Reproduce every line of the records below word for word, leaving out the pictures.
::: SUPPLIED INFORMATION
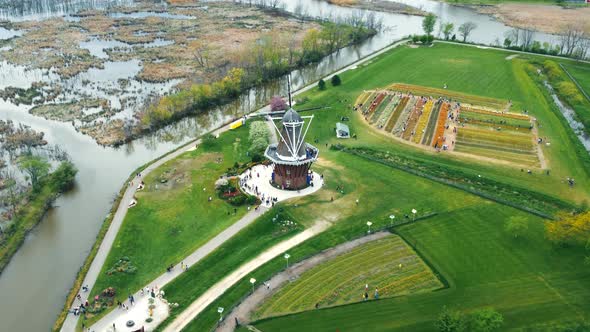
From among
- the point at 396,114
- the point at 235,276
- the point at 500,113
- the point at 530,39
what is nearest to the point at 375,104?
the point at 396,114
::::::
* OUTPUT OF THE EXERCISE:
From among
- the point at 396,114
- the point at 235,276
- the point at 500,113
- the point at 530,39
what is nearest to the point at 375,104?
the point at 396,114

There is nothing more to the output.